Bombings Increasing in Hungary

July 26, 1998|EDWARD WRIGHT | Wright is a former assistant foreign editor at The Times. His column appears monthly

Europe

Hungary: A car bomb exploded just off Budapest's main tourist shopping street, killing four people and injuring at least 20. The July 2 bomb, believed to be part of a turf battle between criminal gangs, blew out the windows of a nearby McDonald's restaurant and left five foreigners--a German, a Finn, a Czech and two Syrians--among the injured.

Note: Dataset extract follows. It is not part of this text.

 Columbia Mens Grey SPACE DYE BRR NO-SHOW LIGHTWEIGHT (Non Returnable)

More than 100 bombings have struck Hungary in the last two years as Russian, Ukrainian, Romanian, Turkish and Arab gangs have fought to control territory and businesses. The State Department's latest information sheet on Hungary warns visitors about street crime, burglary and car theft but makes no mention of gang warfare.

Worldwide

The Lee Group, a security consulting firm for international businesses, offers these suggestions on countering street crime while abroad:

* Leave your passport in your hotel safe and carry a photocopy.

* Walk in the middle of the sidewalk to deter would-be thieves.

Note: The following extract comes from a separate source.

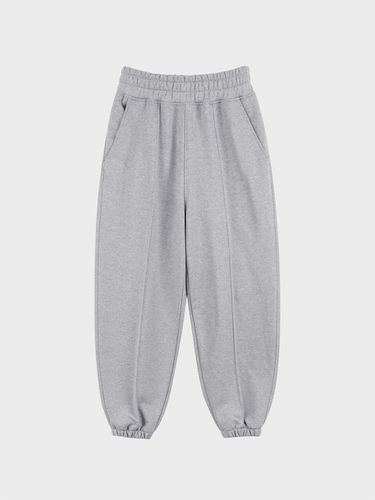 Line Jogger Sweatpants (Grey) - LIEU HOMME - Modalova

* Stand back from the curb while waiting to cross. Motorcyclists sometimes grab valuables from pedestrians at curbside.

* Leave expensive-looking jewelry at home.

* Carry small-denomination bills in one place, larger bills in another, so that criminals will not know how much money you have.

Africa

The State Department has issued travel warnings for two African nations:

Eritrea: This Horn of Africa country is fighting with neighboring Ethiopia over a border dispute. The main airport has been bombed, and the U.S. Embassy has evacuated diplomatic dependents and warned all nongovernmental Americans to leave. In Ethiopia itself, Americans are warned to stay away from the border area.

Guinea-Bissau: With the outbreak of civil war in this West African country, all Americans have been warned to leave. Diplomatic personnel have been evacuated, and the embassy has temporarily shut down.

Briefly . . .

Belize: A Maryland science teacher was shot to death at an inn on the coast about 80 miles south of Belize City while trying to protect his wife and son from robbers who entered their room. According to the State Department, crimes against tourists in Belize resorts are rare. . . . Mexico: Just outside Acapulco, armed bandits blocked the road to Zihuatanejo, stopped a luxury tourist bus and robbed the passengers of more than $2,200, the Associated Press said. One passenger was wounded by a gunshot. The tourists' nationalities were not reported. . . . Ukraine: American visitors, especially those of African or Asian heritage, may be subject to racially motivated attacks and harassment by skinheads, the State Department warns. Stops and searches by local law enforcement in Kiev may also lead to harassment and physical abuse. A similar warning was issued for Moscow in April. . . . Jamaica: Rioters set fires, looted shops and blocked roads in the west coast resort town of Negril after police shot a man who allegedly assaulted a young girl, the Reuters news service reported. Tourists along the hotel strip were not affected, since the rioting was largely confined to downtown. . . . Indonesia: With the lessening of violence, the State Department is no longer warning Americans against travel to Indonesia but cautions that the political and economic situation remains unsettled. Visitors should avoid crowds and any area where violence has been reported. . . . Guyana: Because of civil unrest and crime, the U.S. Embassy advises Americans to be careful in Georgetown.

Hot spots: State Department travel warnings are posted for Afghanistan, Albania, Algeria, Angola, Bosnia-Herzegovina, Burundi, Cambodia, Central African Republic, Colombia, Congo (formerly Zaire), Eritrea, Guinea-Bissau, Iran, Iraq, Lebanon, Liberia, Libya, Montserrat, Nigeria, Pakistan, Republic of Congo (Brazzaville), Rwanda, Sierra Leone, Somalia, Sudan and Tajikistan.